Cada estímulo exterior abre zonas de tu mente que te sorprenden y quieres cultivar. Todo se queda grabado, todo sirve para pensar en positivo, todo te impele hacia adelante.
Pero cómo cambian las cosas cuando vas creciendo. Cuando vas paladeando el regusto amargo de la traición, la pesadez del fracaso, lo cortante del desamor, la losa de la indiferencia, la tristeza de un día igual que el anterior y que el anterior y que el anterior...

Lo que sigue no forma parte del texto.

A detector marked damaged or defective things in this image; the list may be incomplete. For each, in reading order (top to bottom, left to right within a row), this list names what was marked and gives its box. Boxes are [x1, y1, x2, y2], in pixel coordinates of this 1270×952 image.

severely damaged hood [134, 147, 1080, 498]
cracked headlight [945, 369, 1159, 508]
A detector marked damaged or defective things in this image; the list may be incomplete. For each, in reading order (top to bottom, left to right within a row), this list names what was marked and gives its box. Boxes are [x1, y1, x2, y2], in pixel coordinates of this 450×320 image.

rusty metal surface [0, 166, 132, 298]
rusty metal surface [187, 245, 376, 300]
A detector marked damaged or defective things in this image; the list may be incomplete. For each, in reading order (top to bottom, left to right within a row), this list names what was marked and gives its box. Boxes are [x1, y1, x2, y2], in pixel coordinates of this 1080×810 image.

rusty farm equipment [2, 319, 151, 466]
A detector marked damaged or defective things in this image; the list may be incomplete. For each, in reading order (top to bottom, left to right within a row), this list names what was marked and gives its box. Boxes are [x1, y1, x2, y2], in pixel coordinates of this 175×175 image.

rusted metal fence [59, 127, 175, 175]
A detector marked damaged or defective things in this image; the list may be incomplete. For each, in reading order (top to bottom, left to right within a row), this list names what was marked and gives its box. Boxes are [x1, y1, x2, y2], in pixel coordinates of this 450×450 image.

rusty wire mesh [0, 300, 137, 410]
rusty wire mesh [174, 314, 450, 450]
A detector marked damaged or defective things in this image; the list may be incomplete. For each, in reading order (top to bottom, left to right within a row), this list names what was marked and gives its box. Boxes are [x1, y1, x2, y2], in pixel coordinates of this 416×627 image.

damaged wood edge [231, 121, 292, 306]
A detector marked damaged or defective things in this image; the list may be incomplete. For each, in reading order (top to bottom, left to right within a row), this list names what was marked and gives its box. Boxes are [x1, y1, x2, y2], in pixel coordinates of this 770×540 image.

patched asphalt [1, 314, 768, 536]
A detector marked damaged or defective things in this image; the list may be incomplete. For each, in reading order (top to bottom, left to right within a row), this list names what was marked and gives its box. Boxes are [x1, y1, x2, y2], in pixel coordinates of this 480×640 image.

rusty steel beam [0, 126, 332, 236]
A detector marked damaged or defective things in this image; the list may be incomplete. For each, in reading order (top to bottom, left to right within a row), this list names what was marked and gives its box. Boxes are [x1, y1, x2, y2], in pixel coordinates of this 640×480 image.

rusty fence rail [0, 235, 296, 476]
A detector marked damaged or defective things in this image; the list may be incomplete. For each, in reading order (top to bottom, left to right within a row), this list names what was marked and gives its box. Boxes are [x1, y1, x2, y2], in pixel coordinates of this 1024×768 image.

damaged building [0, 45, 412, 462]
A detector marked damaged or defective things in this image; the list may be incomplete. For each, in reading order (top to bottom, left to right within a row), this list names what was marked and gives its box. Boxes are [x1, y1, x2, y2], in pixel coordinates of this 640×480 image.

¡Enhorabuena, ya eres adulto!
Yo soy adulto. Empecé este blog hablando de recuerdos infantiles tal vez por explicar el título del mismo "El perfume de la magnolia", y seguí hablando de otros perfumes porque el primero me llevó al segundo, y éste al tercero... y así podía haber seguido.
Sin embargo hoy tenía ganas de hablar de esta dureza que llevo dentro, que me pesa, que me lastra y que es fruto de haber crecido, de haber apostado, de haber amado... y de haber perdido.
Aunque mientras hay vida, hay esperanza, y yo no tengo previsto dejar este mundo en las próximas fechas.